Consigne
Relevez toutes les lignes des enregistrements ci-dessous qui contiennent le mot « foreground ».

Données à utiliser
________________________

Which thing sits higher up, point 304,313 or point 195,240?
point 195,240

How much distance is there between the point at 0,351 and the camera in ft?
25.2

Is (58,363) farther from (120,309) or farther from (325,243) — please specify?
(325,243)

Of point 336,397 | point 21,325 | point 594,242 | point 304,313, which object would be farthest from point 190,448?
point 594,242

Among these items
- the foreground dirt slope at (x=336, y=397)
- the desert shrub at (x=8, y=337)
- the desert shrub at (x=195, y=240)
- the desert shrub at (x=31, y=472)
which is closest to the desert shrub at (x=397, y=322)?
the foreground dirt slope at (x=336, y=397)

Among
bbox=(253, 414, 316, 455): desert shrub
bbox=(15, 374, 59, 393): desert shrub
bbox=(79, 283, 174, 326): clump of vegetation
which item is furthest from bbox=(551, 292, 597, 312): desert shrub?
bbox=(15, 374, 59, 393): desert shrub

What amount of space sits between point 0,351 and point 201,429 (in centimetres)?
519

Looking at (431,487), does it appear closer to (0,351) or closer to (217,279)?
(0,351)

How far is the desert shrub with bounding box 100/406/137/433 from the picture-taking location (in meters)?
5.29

________________________

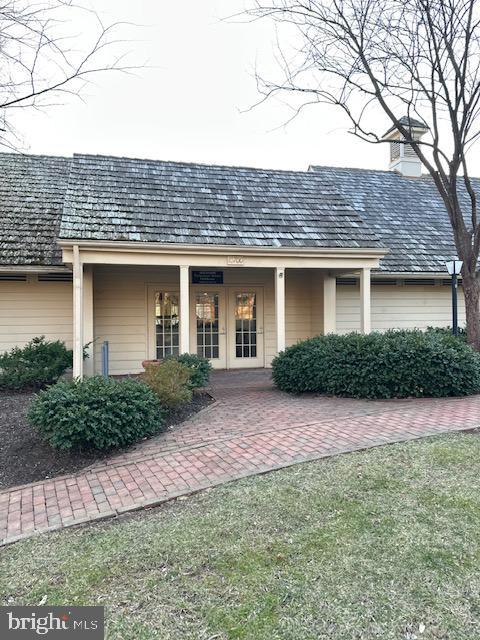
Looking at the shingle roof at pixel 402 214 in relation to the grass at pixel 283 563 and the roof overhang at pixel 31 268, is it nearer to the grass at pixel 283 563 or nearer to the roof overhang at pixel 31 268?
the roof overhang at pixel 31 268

________________________

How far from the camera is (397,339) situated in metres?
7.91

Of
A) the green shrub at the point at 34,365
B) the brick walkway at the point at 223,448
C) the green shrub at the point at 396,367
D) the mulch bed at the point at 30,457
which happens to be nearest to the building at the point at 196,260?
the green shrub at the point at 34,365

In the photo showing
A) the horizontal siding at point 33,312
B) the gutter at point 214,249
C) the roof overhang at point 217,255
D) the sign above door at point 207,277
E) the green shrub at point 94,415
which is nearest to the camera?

________________________

Réponse
- the foreground dirt slope at (x=336, y=397)
the foreground dirt slope at (x=336, y=397)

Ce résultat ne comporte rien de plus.